Kolin edited this page Nov 6, 2025 · 2 revisions

Traefik Configuration Guide for LogLynx

This guide provides recommended Traefik configurations optimized for LogLynx log ingestion and analysis.

Table of Contents

  1. Quick Start
  2. JSON Format Configuration (Recommended)
  3. CLF Format Configuration
  4. Access Log Settings
  5. Performance Tuning
  6. Troubleshooting

Quick Start

For immediate setup with LogLynx, add this to your Traefik configuration:

Docker Compose Example

version: '3.8'

services:
  traefik:
    image: traefik:v2.10
    command:
      - "--accesslog=true"
      - "--accesslog.filepath=/logs/access.log"
      - "--accesslog.format=json"
      - "--accesslog.bufferingsize=100"
    volumes:
      - ./logs:/logs
      - /var/run/docker.sock:/var/run/docker.sock:ro

Static Configuration File (traefik.yml)

accessLog:
  filePath: "/var/log/traefik/access.log"
  format: json
  bufferingSize: 100

JSON Format Configuration (Recommended)

LogLynx works best with Traefik's JSON format, as it captures all available fields with maximum precision.

Full Configuration Example

# traefik.yml (static configuration)
accessLog:
  # File path
  filePath: "/var/log/traefik/access.log"

  # Format: json is highly recommended for LogLynx
  format: json

  # Buffer size (number of log lines to buffer before writing)
  # Higher values = better performance, but potential data loss on crash
  # Recommended: 100-1000 for production
  bufferingSize: 100

  # Fields to log (optional - logs all fields by default)
  fields:
    defaultMode: keep

    # Additional headers to capture (optional)
    headers:
      defaultMode: keep
      names:
        User-Agent: keep
        Referer: keep
        X-Forwarded-For: keep
        X-Forwarded-Proto: keep
        X-Real-Ip: keep

What Fields Are Captured

When using JSON format, LogLynx captures:

Client Information:

  • ClientAddr → ClientIP + ClientPort
  • ClientHost → ClientHostname
  • ClientUsername → ClientUser

Request Information:

  • RequestMethod → Method
  • RequestProtocol → Protocol
  • RequestHost → Host
  • RequestPath → Path
  • RequestContentSize → RequestLength
  • request_X-Forwarded-Proto → RequestScheme

Response Information:

  • DownstreamStatus → StatusCode
  • DownstreamContentSize → ResponseSize
  • downstream_Content-Type → ResponseContentType

Timing Information:

  • Duration → Duration (nanoseconds)
  • StartUTC → StartUTC (nanosecond precision timestamp)

--

**Task instructions:** Reproduce, word for word, the section of the Traefik configuration guide that opens with the words "# Higher values" and closes with "fields by default)".

--

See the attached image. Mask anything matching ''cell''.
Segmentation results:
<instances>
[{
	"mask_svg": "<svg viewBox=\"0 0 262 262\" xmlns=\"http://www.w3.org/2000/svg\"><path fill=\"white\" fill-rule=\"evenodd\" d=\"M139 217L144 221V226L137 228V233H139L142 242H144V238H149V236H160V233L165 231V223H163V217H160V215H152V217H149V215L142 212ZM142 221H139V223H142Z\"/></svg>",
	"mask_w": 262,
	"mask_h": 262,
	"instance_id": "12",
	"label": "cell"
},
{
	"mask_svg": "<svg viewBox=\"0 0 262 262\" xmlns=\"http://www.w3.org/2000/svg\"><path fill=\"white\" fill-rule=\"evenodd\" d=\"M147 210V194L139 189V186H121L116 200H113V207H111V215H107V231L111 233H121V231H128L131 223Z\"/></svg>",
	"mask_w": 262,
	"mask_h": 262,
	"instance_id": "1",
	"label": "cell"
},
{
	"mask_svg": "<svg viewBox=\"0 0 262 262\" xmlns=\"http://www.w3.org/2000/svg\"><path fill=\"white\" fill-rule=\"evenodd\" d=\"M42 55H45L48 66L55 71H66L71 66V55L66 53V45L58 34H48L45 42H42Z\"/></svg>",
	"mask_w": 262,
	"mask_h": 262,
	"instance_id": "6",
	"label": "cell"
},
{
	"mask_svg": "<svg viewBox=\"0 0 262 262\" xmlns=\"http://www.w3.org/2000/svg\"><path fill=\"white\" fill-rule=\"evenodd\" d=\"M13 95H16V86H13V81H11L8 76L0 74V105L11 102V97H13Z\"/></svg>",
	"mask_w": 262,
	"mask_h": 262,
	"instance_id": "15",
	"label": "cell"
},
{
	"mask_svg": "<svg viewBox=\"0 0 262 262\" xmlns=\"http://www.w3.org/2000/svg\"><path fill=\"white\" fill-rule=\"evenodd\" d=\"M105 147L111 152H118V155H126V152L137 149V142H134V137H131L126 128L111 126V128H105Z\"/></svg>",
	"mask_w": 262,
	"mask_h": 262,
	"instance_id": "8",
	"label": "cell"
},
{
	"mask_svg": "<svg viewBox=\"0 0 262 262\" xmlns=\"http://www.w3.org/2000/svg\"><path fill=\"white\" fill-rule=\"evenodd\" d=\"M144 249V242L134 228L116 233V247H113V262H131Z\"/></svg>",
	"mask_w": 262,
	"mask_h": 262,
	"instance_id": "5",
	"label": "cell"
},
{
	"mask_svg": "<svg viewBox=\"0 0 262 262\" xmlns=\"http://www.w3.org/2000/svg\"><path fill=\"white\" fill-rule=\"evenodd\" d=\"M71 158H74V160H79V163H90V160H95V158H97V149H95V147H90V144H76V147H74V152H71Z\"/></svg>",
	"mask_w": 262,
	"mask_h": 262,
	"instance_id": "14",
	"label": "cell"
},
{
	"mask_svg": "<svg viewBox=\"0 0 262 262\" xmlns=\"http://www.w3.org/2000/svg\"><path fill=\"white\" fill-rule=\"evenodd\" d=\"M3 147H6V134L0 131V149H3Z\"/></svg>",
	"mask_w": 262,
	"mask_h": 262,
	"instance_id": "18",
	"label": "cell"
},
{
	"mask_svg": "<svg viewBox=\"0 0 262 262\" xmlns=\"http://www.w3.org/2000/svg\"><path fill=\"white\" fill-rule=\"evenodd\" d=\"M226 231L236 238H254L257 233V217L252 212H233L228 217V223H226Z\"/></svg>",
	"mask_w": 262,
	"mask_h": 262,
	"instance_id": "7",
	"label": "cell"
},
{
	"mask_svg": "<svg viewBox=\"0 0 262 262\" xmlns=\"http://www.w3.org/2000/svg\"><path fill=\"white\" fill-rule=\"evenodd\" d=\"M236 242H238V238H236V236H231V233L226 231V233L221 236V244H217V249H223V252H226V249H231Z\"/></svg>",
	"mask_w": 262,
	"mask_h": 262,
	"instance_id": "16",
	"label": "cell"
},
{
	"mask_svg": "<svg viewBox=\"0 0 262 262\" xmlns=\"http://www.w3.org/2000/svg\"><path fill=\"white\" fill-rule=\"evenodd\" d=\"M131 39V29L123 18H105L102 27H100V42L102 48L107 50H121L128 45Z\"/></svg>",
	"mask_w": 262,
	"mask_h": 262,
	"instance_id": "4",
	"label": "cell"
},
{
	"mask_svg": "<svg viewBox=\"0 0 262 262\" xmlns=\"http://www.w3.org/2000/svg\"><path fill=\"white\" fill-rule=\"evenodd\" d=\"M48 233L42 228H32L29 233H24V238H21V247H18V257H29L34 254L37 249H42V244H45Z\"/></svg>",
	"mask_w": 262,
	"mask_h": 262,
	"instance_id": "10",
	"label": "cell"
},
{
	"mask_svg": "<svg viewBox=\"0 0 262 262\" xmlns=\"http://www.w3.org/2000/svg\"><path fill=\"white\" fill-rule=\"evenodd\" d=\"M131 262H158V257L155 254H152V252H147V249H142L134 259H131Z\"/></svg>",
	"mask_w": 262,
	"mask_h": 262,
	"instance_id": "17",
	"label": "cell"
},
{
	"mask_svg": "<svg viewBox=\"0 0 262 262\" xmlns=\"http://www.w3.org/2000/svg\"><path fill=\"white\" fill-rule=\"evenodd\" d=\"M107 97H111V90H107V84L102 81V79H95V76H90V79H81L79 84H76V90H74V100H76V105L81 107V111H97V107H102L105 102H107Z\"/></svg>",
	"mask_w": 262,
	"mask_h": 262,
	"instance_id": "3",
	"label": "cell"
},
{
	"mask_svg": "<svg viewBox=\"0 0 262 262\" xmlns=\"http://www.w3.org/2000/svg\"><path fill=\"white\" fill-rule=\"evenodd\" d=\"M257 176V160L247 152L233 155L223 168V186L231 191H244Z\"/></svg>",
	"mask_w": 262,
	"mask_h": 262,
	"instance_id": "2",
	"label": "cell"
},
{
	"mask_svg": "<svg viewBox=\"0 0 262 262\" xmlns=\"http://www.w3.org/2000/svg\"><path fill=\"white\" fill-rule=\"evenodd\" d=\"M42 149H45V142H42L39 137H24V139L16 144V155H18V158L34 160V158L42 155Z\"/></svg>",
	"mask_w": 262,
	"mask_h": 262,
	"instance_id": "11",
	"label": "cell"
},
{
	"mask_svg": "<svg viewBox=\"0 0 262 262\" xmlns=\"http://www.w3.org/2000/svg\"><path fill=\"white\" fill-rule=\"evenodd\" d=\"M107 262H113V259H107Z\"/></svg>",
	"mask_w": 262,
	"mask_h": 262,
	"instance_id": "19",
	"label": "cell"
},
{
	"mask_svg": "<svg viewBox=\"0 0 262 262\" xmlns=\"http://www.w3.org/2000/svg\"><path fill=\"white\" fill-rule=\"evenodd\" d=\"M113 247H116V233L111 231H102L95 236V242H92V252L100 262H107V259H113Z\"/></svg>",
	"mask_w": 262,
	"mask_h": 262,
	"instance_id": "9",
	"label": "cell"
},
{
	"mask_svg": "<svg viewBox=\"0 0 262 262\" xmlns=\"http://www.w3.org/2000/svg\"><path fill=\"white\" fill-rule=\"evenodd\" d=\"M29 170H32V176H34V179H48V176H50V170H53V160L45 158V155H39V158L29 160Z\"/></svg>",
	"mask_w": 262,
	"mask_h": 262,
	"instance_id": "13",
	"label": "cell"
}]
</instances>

--

**Response:**
# Higher values = better performance, but potential data loss on crash
  # Recommended: 100-1000 for production
  bufferingSize: 100

  # Fields to log (optional - logs all fields by default)